Still positive on the banks

There is plenty of bad news buffeting the banks, but I remain positive on the sector because pricing suggests that investors have become too gloomy on the sector’s prospects.  The sector is trading on a book multiple of 1.9x which represents a 50% discount to the non-bank industrials. 


In the past two decades, dispersion of this size has only occurred two other times; during the financial crisis and in the early 2000s (see chart).  Despite the fact that higher capital requirements have crimped the banks’ ROEs, the sector’s profitability remains higher than non-bank industrials.


A lift in bank provisioning was a key theme to emerge from the sector’s reporting season.  The historically low rental yields in residential but particularly commercial property have seen the banks rightly adopt a more conservative stance provisioning.  The focus on asset quality in these areas is likely to continue for the foreseeable future.

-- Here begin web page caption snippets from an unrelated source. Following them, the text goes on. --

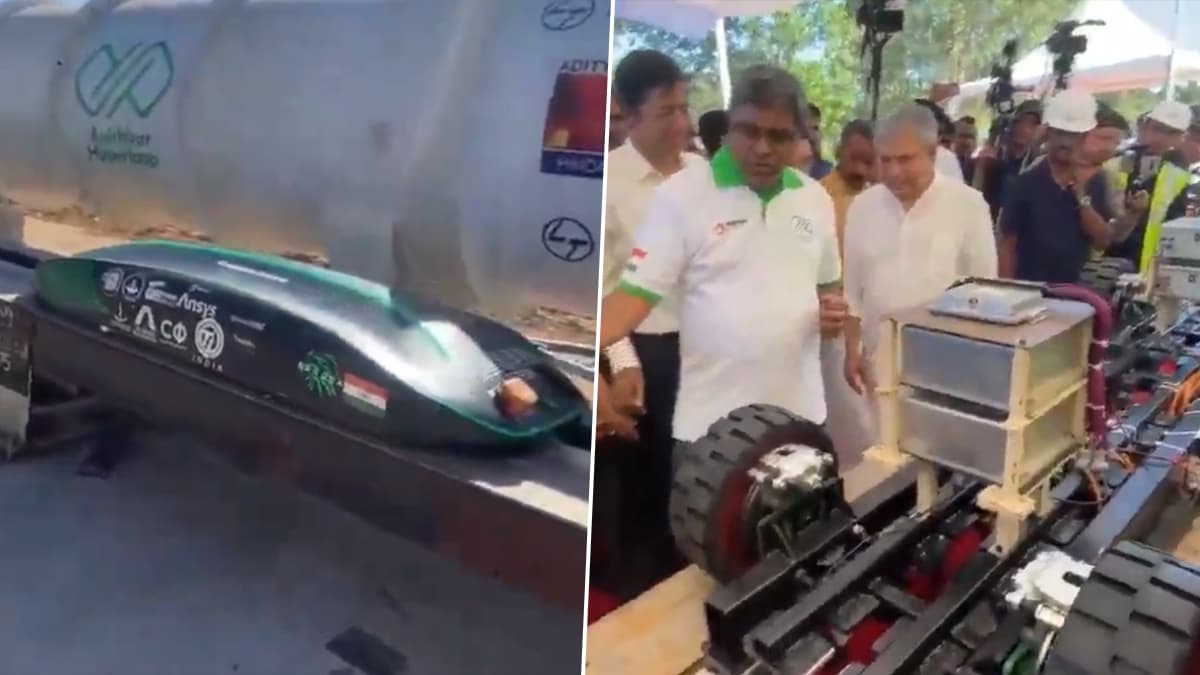 Hyperloop: এক ঘণ্টারও কম সময়ে কলকাতা থেকে দিল্লি! হাইপুর লুপ টিউবের পরীক্ষা দেখে সন্তুষ্ট কেন্দ্রীয় মন্ত্রী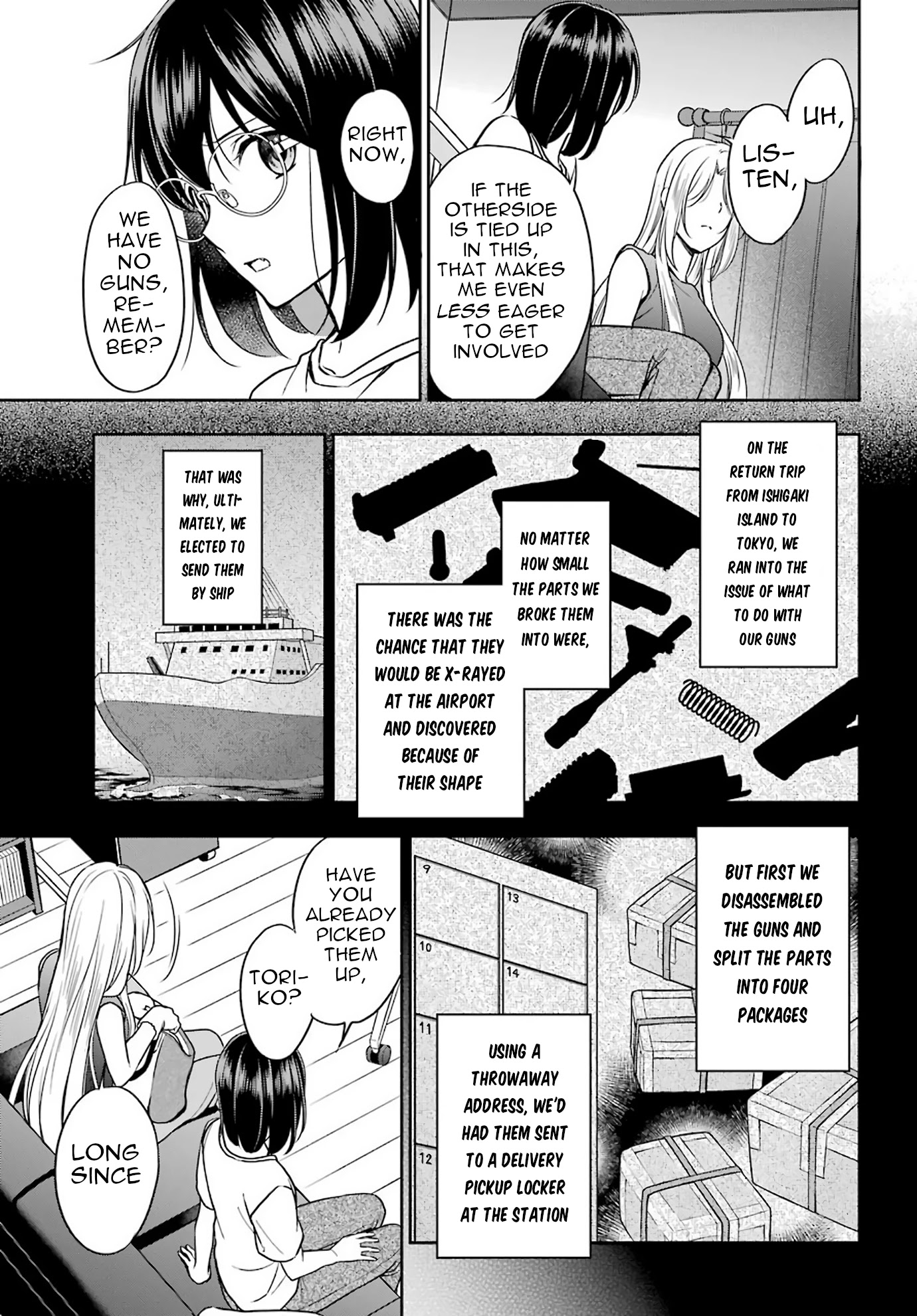 Urasekai Picnic Chapter 38 page 5 - Chapter 38: Attack of the Ninja Cats II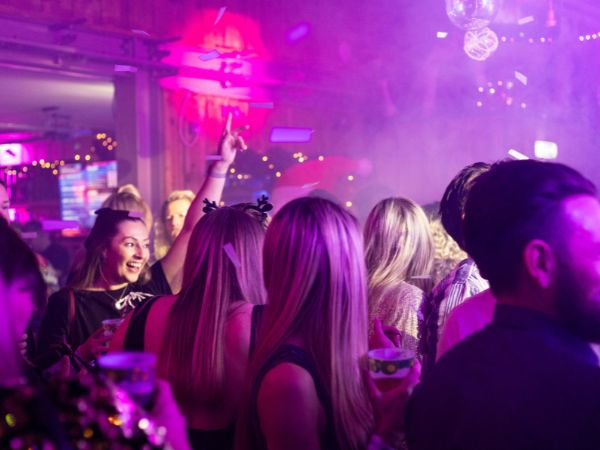 East Afton Christmas Party Night
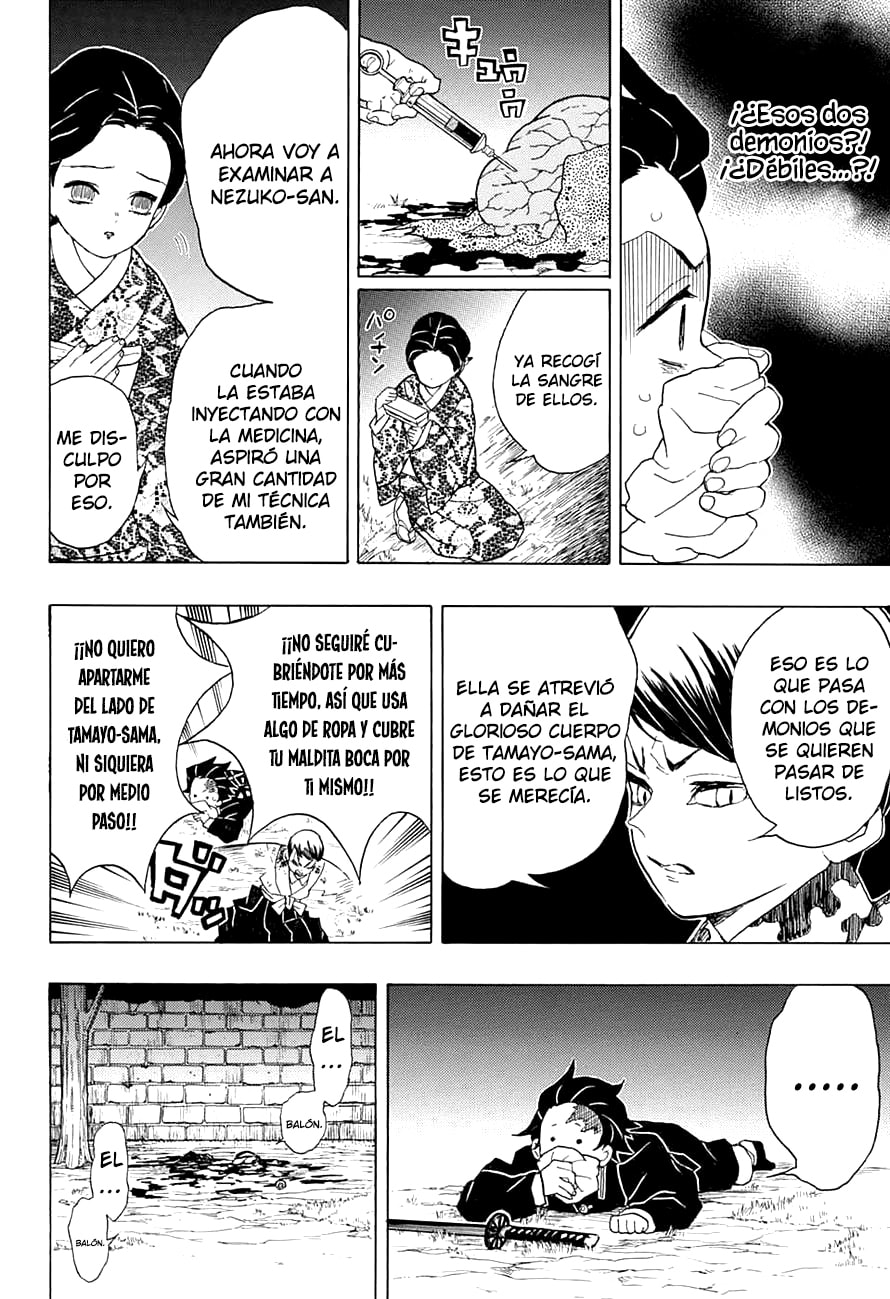 Read Demon Slayer_ Kimetsu no Yaiba ES Manga Online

A key risk to the sector has already played out, with the Government announcing the introduction of a 6 basis point levy on banks’ liabilities in the Budget, which has already been endorsed by the ALP.  APRA recently flagged the prospect of more stringent capital requirements. 


But a downturn in the commercial and residential property markets represents the key tail risk to the sector thanks to historically low rental yields.  Rental incomes – which are already growing at their slowest rate in two decades – are likely to be subject to downward pressure as a glut of apartments come onto the market in Brisbane and Melbourne over the next three years.